Text passage:
begin
Signed: Fiona Lindsley Date: 11th June 2019

Upper Tribunal Judge Lindsley

Annex A: Error of Law Decision:

DECISION AND REASONS
Introduction
1. The appellants are citizens of Iran and are brothers born in 2003 and 1993 respectively. MR, the first appellant, is now 15 years old and SR, the second appellant, is now 25 years old. They arrived in the UK in February 2017 and claimed asylum the next day. They were refused asylum in a decision of the respondent dated 8th September 2017. Their appeal against the decision was dismissed by First-tier Tribunal Judge Bart-Stewart in a determination promulgated on the 16th February 2018.
2. The appeals against the decision of the First-tier Tribunal have only been brought on behalf of the first appellant who is represented by Paragon Law. The second appellant has been separately represented throughout, before the First-tier Tribunal by Rodman Pearce Solicitors, and then from November 2018 by Woolfe & Co Solicitors Ltd. Although the second appellant has not made any appeal the original refusals of permission to appeal by the First-tier Tribunal and Upper Tribunal were sent to his solicitors and named him as an appellant. The grant of permission was only in the name of the first appellant, but was also sent with the notices of hearing to the second appellant.
3. Permission to appeal was granted to the first appellant only by the Vice President of the Upper Tribunal on 2nd November 2018 following a grant of permission in a judicial review challenge by the first appellant to the refusals of permission to appeal by the First-tier and Upper Tribunals.
4. The matter came before me to determine whether the First-tier Tribunal had erred in law.
end
Data shown:
begin
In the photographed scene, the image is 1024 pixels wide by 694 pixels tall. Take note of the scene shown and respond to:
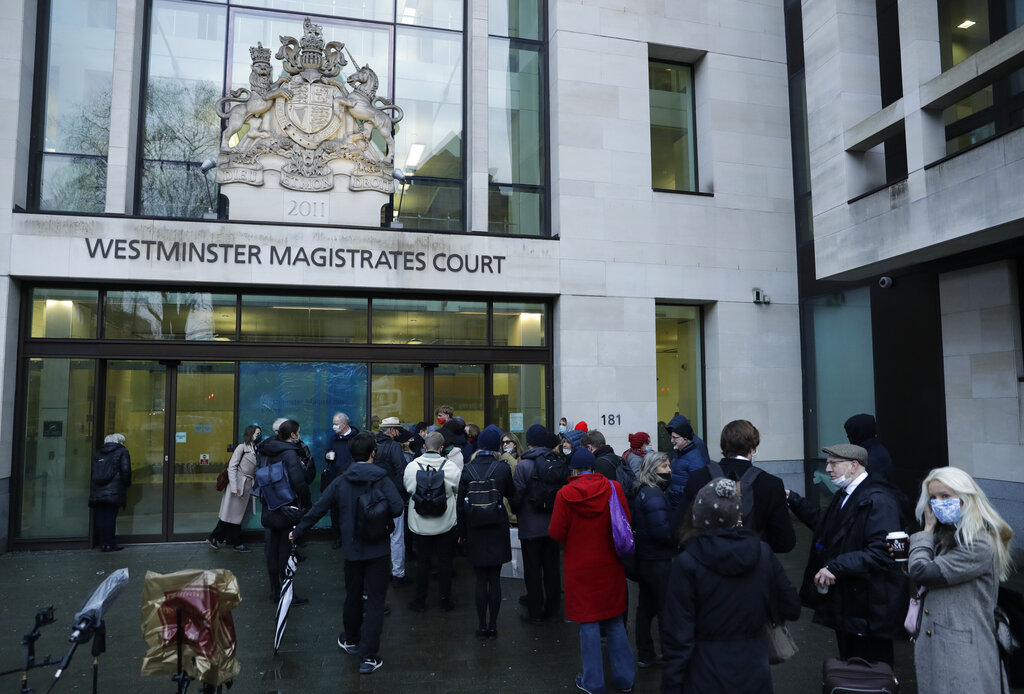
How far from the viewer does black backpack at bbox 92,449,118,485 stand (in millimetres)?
end
Short task:
Continue the tribunal decision on the asylum appeal of the two Iranian brothers, picking up after its final sentence.

Result below:
Preliminary Issue - Appeal for the Second Appellant
5. I find that the second appellant has no appeal before the Upper Tribunal or possibility to apply for permission to appeal. This is because he did not at any point appeal the decision of the First-tier Tribunal. It was not possible to grant permission on the basis of Mr Dulan's oral application for permission to appeal on the basis of the first appellant's grounds and because this course of action is argued to be in the interests of justice. This is because under Rule 21(2)(a) & (b) of the Tribunal Procedure (Upper Tribunal) Procedure Rules 2008 it is only possible for an appellant to apply for permission if an application has been made to and refused by the First-tier Tribunal, which in the second appellant's case it was accepted had not happened. The second appellant may discuss with his representatives whether it is appropriate to apply out of time to the First-tier Tribunal for permission to appeal or perhaps make a fresh asylum claim, but he has no basis on which to apply to the Upper Tribunal for permission to appeal at the current time. As he cannot apply for permission and was not granted permission by the Vice-President I find he has no appeal to be determined by me.
Submissions - Error of Law
6. The grounds of appeal contend, in summary, firstly that the first appellant was found not to be credible but the First-tier Tribunal did not properly assess his credibility by reference to his age, which was 14 years at the date of hearing and 13 years when he arrived in the UK; and secondly, that the First-tier Tribunal failed to lawfully consider an expert report on the issue of his illegal entry.
7. With respect to the first issue it is argued that there was a failure to follow the guidance of the Senior President of Tribunals, Sir Ernest Ryder in AM (Afghanistan) v SSHD [2017] EWCA Civ 1123, and given his age was accepted there was a failure to record the effect this had on assessing the evidence and a failure to consider whether any of the inconsistencies in the evidence could be explained by the first appellant's age. The only reference is to having "regard" to the first appellant's age at paragraph 33, and this did not fulfil these two duties.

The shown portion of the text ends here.